Kabilan Vairamuthu, who’s co-written Vivegam, says he owes his family everything

Published: 03rd August 2017 08:58 AM  |   Last Updated: 03rd August 2017 08:58 AM   |  A+A-

Express News Service

Despite being the son of Vairamuthu and publishing his first book at 18, Kabilan didn’t really think he would get into the film industry. He actually studied engineering and worked in a software firm in Tidel Park for a few years. “One day, I suddenly woke up to the realisation that it wasn’t my cup of tea and that’s when I shifted to media, a field that interested me for years. I took off to Australia to do a course called Communication for Social Change,” he says.

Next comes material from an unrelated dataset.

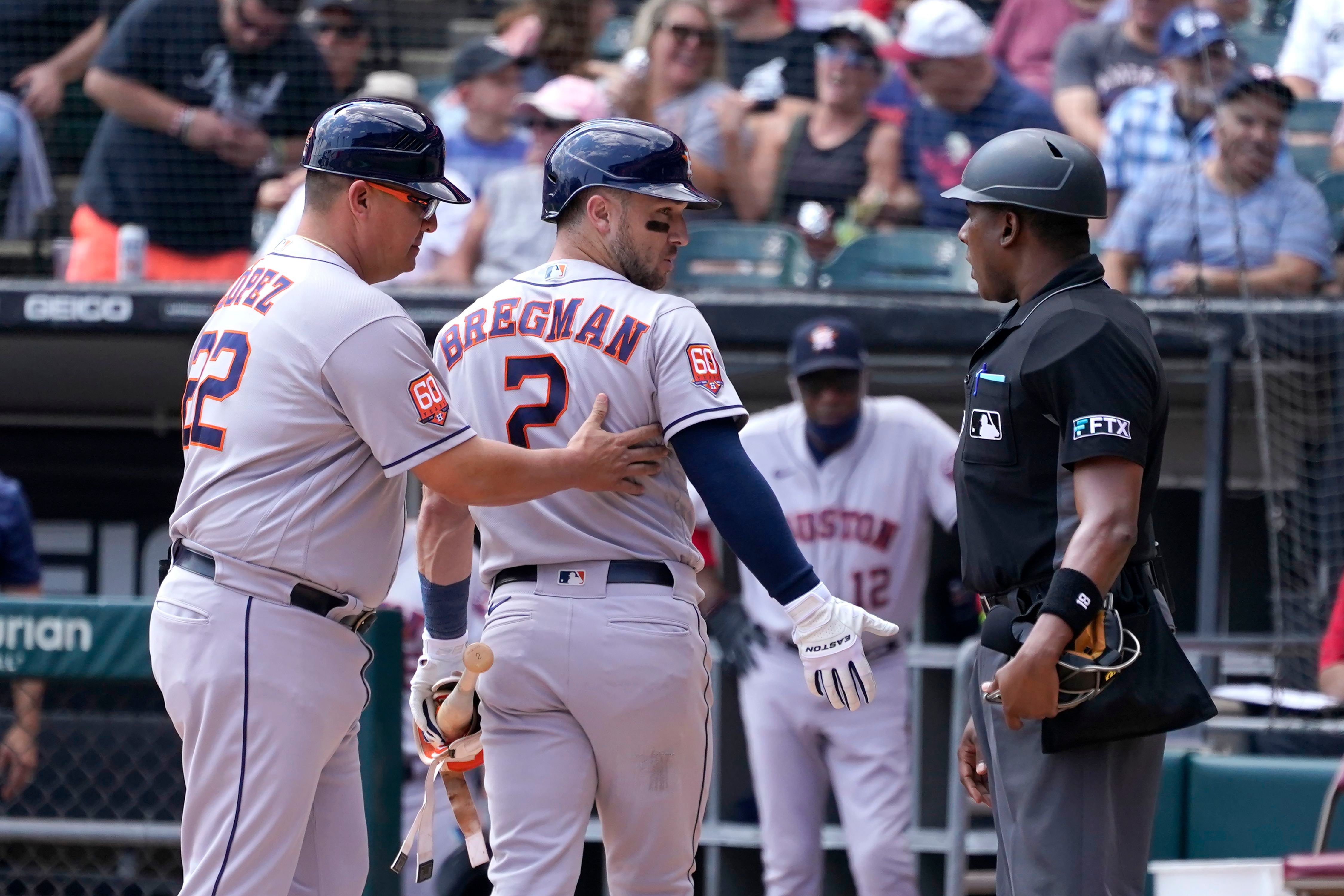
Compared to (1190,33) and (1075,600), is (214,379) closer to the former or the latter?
(1075,600)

When he got back to India, he became a founding producer of a TV channel where he anchored programmes. And then, finally came the transition into films, when he began writing lyrics. Soon, he began pitching in with screenplays. KV Anand’s  Kavan was based on his novel Meinigari. And now, he has landed the biggie: Vivegam.

So how did he become a part of the Ajith film? “Siva sir told me the genre and said he was looking for a writer to contribute. He had the story knot, and from there, we (Kabilan, Siva and Aadhi Narayanan, who also wrote Veeram and Vedhalam) expanded on it.”

Vivegam is completely different from his first film, he says. “Kavan was about the media industry, which I was quite familiar with. But Vivegam, being an international spy thriller, was new to everyone in the crew. It required that we do a lot of homework.” Kabilan has also written two songs for the film—Kadhalaada and another melody which hasn’t been released yet.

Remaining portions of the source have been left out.